Lines with the word "over" are the ones wanted. Copy each of them from the entries below.

Listed records:
◆ ◆ ◆
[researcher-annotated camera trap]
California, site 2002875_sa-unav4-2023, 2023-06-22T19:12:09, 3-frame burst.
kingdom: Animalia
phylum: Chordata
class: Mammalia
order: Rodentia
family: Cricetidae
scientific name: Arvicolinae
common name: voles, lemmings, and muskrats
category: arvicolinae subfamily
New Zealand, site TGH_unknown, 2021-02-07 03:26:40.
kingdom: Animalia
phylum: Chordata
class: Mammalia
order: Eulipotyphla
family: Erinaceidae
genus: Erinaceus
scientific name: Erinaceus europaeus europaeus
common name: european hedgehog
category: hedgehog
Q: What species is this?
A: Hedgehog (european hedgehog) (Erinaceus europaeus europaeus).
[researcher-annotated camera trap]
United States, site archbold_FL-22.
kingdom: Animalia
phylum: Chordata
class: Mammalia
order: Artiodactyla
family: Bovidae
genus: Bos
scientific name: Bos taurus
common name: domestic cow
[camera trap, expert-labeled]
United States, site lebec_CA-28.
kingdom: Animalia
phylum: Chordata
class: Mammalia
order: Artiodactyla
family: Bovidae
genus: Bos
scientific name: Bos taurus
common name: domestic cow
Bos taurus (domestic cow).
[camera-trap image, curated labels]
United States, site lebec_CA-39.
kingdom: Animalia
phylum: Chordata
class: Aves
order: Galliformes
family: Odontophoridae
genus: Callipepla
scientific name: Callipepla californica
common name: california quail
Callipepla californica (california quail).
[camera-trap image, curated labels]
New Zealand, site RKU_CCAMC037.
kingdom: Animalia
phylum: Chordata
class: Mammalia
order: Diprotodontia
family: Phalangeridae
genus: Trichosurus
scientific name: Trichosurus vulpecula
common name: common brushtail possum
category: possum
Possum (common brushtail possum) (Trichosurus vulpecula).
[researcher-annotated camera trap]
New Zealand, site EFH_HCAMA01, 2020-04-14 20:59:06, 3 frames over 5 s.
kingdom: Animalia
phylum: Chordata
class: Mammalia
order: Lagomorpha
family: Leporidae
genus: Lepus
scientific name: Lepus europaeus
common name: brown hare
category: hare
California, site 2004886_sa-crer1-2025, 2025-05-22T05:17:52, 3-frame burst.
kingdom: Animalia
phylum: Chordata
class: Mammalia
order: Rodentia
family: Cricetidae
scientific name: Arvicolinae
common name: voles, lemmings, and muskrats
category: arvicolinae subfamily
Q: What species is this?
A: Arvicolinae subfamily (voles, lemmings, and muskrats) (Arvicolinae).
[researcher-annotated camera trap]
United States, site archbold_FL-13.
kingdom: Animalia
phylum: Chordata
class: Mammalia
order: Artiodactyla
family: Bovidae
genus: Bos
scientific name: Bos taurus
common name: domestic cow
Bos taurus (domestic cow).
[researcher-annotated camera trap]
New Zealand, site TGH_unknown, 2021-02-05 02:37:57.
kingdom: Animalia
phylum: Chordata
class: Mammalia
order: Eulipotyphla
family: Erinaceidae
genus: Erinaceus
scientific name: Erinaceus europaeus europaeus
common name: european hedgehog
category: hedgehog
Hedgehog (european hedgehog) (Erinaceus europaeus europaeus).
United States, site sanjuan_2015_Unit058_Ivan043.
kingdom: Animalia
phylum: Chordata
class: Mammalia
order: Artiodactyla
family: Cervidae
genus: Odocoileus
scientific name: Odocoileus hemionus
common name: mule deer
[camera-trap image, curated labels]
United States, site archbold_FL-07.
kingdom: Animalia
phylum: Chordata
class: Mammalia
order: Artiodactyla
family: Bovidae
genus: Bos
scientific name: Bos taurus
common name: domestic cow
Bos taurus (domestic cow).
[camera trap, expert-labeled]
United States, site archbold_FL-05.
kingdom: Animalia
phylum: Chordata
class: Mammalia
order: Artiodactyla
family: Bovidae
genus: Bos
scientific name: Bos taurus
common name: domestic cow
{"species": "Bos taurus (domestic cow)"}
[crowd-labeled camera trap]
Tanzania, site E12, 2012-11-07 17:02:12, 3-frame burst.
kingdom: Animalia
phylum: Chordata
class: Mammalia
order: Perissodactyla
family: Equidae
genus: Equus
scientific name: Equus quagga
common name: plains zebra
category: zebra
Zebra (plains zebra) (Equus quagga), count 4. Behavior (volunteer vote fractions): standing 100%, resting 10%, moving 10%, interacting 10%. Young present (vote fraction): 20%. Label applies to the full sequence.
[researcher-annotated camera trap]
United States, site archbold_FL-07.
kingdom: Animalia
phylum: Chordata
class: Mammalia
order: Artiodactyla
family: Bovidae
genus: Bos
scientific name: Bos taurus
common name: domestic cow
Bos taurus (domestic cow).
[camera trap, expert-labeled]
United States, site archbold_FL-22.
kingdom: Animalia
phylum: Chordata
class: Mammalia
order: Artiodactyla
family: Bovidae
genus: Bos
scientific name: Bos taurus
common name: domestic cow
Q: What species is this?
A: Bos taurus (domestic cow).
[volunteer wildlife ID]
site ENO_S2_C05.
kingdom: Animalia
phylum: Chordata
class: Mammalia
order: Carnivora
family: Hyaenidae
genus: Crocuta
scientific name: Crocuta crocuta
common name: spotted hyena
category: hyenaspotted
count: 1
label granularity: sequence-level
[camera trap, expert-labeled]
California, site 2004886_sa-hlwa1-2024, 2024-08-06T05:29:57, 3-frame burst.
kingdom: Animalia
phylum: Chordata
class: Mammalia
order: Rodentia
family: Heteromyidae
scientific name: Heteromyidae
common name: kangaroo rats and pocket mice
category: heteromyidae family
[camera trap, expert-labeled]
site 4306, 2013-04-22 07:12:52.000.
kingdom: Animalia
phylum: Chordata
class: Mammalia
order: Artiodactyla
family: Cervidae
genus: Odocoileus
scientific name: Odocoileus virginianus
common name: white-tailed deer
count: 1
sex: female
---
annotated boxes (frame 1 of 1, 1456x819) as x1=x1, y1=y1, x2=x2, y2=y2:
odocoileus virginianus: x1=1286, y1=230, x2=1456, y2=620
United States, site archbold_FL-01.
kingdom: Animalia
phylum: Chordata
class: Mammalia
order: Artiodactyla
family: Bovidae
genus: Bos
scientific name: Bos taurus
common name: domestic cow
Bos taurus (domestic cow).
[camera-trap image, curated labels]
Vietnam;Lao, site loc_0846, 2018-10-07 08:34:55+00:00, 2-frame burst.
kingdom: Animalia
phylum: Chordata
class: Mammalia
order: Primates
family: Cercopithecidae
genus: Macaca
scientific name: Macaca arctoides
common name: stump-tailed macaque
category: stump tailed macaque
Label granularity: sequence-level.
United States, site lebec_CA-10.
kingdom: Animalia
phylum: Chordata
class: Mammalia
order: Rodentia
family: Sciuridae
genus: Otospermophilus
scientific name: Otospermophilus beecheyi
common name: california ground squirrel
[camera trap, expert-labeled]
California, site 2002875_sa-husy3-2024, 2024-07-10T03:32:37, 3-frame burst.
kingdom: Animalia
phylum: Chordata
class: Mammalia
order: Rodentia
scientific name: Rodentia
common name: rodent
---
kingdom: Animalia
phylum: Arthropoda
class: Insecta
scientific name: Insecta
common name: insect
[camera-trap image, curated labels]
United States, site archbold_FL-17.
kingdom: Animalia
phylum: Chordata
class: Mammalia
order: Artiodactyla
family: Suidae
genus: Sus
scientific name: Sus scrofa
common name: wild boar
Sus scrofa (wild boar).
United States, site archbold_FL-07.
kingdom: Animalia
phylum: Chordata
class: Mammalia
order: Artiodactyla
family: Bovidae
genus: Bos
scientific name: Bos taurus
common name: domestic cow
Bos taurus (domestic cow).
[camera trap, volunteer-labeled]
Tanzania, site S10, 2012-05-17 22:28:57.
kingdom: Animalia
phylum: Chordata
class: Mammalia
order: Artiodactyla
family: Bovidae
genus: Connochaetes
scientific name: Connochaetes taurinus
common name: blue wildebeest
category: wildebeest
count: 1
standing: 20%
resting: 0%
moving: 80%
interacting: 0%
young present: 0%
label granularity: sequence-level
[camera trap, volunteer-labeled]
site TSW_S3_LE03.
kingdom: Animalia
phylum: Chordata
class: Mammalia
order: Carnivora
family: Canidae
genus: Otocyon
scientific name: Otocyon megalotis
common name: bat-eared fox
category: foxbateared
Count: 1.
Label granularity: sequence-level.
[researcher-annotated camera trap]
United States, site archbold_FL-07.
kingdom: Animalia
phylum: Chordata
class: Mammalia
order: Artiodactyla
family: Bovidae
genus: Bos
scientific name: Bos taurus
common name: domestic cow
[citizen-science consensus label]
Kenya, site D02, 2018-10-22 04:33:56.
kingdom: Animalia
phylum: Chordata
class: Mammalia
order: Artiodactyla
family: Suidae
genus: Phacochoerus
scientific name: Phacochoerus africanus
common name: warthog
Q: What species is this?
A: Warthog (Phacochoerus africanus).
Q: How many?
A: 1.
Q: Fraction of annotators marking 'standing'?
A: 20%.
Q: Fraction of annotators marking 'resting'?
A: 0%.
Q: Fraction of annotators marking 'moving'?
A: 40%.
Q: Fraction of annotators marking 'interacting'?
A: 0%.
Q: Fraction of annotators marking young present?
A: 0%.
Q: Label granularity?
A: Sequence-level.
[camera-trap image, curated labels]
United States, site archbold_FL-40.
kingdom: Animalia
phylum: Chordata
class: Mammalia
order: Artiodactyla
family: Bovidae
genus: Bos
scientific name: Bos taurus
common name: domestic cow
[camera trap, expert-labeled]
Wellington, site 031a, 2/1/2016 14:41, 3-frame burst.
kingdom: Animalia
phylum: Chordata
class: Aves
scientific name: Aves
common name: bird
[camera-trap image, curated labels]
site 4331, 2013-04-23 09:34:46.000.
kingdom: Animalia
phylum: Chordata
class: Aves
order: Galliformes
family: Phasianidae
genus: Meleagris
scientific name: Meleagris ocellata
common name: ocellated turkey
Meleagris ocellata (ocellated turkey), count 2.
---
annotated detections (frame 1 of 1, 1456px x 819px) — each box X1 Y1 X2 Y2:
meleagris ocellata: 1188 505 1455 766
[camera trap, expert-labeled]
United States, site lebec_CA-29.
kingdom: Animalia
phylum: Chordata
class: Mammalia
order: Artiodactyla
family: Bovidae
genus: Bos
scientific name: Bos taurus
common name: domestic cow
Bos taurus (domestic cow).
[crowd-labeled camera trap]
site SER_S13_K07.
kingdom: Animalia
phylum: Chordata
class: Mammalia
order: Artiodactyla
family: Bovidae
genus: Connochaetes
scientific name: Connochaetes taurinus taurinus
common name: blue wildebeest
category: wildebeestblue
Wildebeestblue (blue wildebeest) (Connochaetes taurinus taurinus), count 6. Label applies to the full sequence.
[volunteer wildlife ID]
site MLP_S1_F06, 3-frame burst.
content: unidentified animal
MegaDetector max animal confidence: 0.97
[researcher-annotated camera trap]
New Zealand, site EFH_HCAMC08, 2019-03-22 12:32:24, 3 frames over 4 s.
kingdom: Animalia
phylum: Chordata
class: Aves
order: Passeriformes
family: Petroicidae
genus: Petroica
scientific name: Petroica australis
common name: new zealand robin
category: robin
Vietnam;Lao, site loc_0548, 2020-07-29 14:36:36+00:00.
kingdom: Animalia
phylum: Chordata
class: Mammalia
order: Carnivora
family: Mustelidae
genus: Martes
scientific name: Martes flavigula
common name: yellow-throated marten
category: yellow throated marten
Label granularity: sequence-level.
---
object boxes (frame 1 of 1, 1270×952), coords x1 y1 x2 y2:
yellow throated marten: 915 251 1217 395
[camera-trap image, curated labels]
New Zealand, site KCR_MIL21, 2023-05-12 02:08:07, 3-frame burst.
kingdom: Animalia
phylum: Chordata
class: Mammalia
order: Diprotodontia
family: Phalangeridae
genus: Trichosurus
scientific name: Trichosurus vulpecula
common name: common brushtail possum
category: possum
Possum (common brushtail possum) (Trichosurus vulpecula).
◆ ◆ ◆
Exercise answer:
New Zealand, site EFH_HCAMA01, 2020-04-14 20:59:06, 3 frames over 5 s.
New Zealand, site EFH_HCAMC08, 2019-03-22 12:32:24, 3 frames over 4 s.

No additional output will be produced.